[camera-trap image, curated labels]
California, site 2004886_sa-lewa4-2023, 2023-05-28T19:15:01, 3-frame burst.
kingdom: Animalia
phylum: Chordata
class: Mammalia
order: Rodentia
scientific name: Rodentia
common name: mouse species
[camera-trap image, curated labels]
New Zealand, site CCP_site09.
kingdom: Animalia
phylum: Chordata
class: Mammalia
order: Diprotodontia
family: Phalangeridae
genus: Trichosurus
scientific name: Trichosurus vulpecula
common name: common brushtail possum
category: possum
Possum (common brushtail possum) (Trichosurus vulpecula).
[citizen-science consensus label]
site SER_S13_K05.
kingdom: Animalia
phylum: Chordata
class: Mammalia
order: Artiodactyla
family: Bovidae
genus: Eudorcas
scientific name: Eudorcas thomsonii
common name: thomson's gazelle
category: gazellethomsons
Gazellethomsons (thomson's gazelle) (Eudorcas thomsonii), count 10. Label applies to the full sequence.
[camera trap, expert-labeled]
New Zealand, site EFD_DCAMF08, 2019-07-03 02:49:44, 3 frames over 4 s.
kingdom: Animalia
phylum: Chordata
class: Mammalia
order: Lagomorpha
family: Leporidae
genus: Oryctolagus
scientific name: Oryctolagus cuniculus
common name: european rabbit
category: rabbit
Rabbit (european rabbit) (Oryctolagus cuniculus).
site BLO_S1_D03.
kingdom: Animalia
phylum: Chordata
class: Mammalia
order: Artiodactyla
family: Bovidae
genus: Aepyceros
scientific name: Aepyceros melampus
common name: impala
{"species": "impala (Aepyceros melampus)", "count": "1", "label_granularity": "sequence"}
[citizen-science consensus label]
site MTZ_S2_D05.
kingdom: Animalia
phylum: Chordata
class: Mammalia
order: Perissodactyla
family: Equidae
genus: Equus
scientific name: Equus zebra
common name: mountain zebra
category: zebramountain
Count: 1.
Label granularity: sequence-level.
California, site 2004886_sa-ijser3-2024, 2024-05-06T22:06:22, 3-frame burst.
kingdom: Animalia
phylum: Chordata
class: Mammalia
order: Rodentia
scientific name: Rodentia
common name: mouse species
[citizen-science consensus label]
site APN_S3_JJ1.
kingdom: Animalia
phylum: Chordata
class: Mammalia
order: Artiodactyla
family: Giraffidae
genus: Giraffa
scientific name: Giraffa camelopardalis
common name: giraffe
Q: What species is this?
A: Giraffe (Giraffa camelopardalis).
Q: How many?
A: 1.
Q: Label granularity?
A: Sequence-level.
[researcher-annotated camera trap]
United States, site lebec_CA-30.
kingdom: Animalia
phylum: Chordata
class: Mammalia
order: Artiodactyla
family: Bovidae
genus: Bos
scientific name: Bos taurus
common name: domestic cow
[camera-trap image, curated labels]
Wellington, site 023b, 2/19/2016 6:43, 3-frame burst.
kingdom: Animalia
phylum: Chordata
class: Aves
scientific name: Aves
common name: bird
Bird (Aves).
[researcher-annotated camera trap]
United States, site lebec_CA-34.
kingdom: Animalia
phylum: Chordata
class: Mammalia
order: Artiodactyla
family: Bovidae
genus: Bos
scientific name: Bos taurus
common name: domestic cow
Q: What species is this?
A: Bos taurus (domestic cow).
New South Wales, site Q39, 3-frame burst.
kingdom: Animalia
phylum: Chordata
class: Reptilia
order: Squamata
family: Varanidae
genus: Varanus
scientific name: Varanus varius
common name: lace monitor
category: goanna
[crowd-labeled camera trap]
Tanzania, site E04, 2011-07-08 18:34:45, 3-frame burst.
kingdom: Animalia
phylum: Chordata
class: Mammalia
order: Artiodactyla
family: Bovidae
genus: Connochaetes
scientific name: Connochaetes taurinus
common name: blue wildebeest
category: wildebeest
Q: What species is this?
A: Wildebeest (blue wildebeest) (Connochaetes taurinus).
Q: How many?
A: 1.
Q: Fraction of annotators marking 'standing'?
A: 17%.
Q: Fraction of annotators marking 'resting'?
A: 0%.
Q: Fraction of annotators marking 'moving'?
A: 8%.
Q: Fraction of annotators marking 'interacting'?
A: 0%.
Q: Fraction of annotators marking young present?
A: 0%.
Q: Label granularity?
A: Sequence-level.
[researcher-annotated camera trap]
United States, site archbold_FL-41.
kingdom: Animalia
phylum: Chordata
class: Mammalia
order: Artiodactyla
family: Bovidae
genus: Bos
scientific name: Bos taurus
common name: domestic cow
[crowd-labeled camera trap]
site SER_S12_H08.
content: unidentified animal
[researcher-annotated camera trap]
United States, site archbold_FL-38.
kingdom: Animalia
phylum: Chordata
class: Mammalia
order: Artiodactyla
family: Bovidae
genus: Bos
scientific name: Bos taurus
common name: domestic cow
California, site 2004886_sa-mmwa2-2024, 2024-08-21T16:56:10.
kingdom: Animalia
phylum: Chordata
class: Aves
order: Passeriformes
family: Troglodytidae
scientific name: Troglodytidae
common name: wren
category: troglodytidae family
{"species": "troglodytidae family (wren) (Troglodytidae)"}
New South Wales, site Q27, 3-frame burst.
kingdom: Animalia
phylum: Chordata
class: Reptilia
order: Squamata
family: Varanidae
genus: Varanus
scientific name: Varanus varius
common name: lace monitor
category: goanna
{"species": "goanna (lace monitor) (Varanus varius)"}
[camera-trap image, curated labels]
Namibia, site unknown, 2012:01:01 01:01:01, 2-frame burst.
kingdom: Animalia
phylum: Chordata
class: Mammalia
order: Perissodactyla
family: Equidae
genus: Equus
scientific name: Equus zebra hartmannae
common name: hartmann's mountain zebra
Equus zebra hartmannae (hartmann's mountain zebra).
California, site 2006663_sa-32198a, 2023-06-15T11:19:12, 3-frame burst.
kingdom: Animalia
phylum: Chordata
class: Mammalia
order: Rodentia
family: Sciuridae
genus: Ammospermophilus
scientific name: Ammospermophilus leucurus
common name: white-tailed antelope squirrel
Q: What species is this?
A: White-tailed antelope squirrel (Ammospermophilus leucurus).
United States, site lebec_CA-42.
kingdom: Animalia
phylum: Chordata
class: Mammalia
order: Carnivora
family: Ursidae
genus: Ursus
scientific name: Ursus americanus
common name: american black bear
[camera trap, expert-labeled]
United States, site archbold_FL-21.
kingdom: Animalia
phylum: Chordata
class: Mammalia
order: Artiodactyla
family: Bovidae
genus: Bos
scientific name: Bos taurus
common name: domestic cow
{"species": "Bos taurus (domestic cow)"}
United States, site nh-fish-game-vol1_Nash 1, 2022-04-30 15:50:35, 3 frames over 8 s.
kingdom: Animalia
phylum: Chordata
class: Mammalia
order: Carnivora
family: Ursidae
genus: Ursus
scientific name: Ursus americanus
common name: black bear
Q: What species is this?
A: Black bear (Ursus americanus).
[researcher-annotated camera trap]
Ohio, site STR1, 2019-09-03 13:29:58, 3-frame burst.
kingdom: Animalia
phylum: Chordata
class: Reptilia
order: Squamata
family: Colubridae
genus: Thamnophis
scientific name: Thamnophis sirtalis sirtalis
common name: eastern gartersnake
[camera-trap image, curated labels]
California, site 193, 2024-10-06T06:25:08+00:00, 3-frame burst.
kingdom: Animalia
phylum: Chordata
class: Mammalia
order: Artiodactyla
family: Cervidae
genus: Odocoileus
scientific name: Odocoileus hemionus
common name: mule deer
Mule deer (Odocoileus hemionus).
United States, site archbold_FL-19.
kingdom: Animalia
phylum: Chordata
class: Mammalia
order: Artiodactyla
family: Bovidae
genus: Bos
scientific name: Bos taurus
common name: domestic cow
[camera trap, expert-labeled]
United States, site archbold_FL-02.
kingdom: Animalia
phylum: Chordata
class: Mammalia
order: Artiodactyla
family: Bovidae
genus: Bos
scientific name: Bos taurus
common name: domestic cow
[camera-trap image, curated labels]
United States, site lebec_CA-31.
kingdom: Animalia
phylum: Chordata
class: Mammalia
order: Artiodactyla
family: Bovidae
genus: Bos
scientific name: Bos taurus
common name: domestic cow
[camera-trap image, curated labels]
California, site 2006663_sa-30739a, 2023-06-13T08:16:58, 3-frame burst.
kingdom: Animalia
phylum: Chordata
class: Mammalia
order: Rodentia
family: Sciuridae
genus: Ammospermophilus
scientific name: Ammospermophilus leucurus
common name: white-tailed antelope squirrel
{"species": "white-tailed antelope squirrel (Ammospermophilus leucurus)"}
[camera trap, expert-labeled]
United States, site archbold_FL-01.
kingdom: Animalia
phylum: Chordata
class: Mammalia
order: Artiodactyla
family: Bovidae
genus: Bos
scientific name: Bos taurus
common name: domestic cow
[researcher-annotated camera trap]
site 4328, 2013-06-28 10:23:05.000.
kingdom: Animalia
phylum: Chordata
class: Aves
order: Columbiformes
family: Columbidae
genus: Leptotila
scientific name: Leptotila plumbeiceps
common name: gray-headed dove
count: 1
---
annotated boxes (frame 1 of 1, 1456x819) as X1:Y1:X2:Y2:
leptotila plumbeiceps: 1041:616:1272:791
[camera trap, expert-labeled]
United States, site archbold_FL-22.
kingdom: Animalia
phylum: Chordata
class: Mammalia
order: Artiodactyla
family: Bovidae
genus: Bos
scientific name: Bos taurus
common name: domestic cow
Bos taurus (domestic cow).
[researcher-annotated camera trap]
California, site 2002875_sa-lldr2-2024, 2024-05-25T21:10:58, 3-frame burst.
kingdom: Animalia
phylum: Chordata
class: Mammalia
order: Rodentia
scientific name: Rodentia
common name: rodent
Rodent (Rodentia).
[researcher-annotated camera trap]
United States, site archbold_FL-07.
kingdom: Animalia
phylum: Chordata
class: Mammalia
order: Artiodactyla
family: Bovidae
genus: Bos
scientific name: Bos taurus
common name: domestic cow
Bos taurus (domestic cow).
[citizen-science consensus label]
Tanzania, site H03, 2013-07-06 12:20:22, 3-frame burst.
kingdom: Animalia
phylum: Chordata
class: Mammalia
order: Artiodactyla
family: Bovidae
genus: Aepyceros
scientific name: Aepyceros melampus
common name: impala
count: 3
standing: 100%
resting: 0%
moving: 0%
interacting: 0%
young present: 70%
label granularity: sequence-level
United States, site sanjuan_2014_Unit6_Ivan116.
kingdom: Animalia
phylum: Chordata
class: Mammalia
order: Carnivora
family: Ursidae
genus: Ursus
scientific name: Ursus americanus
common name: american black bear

··········

__ASSIGNMENT__.
Work out how many lines in the records above contain the word "standing", and reply with that number alone.

__SOLUTION TO THE PROBLEM__.
2